Two disciples were on the road traveling between two cities. They shared later their conversation was about their doubts regarding their faith. Along the way they picked up a stranger and he inquired about their conversation. They couldn't believe this person was unaware of the story of Jesus. To contrary, the stranger began to teach them the meaning of Jesus' life. When they got to their destination, the two men invited the stranger to dinner. As the stranger prayed for God's blessing on the meal, they realized, this was no stranger...it was Jesus Christ.


It is a story found in Luke 24 and it demonstrates what God has done throughout our history. He hasn't left us to our own devices, he journies with us, he on the road with us, he is in the midst of the questions we ask, he his there at the moments of greatest need even when he is a stranger to us. In other words, he has loved us.
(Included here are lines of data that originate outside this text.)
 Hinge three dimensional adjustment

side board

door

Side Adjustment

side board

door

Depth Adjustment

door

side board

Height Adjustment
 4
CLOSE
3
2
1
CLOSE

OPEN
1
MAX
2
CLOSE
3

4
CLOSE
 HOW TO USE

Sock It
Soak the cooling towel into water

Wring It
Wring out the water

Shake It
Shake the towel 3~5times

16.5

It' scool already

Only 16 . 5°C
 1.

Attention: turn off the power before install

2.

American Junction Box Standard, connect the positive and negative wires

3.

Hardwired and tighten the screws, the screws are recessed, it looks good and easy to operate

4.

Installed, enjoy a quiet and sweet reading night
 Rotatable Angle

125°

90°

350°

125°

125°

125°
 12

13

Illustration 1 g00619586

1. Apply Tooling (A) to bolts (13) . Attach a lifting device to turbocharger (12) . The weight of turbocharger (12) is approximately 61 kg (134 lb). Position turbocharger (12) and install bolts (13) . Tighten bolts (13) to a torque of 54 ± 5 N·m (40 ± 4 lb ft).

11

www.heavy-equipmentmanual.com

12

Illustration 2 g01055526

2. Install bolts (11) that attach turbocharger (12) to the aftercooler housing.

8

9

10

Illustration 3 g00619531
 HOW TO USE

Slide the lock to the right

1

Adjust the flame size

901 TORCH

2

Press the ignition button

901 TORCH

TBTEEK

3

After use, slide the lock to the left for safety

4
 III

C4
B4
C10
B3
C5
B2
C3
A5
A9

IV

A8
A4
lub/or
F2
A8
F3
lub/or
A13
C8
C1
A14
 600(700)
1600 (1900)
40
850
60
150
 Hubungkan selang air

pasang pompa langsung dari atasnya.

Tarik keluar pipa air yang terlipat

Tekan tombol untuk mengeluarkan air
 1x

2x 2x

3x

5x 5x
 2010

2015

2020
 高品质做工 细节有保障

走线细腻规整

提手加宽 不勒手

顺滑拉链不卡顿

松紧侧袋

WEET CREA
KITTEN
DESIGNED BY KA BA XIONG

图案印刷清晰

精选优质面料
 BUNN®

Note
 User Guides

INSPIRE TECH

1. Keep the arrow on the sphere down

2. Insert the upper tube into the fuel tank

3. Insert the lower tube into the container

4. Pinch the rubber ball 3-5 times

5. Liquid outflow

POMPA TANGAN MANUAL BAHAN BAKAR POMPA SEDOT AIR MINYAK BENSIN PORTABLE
Like Mark Twain said about his father (and could be said about mothers), “When I was a boy of fourteen, my father was so ignorant I could hardly stand to have the old man around. But when I got to be twenty-one, I was astonished by how much he'd learned in seven years,” we just as easily apply to God as if God somehow has changed.


But it is us who is on the pilgrim journey and God with us. He has been over the ground for centuries and continues to patiently walk with us to obedience – to become the most powerful, most incredible we can – to become people who love. On this day we recognize our mothers, as human beings who seek to overcome their own frailities and failures and epitomize love to us. It is hard to find a mother's day card that doesn't express our appreciation for a mother's love.


What we are left with is a glimpse across the table or a memory of days gone by and in our mother's example, see Jesus. We see this love that Peter talked about us all having, when we obeyed our mother's wisdom and words and truth. In doing so, we began our pilgrimage, a pilgrimage that stretches back through time. Will that love be what is seen in your home? Is that the love which is seen in our actions, one to another? Is that the love we have to the enemy who stabs us in the back or attacks our nation?


When the opportunity comes and the road in front of you diverges, which path to take? There are only two after all. One looks promising with its shiny things but it is always death. Then there is the other of plainness and obvious struggle but it is always life and ultimately love.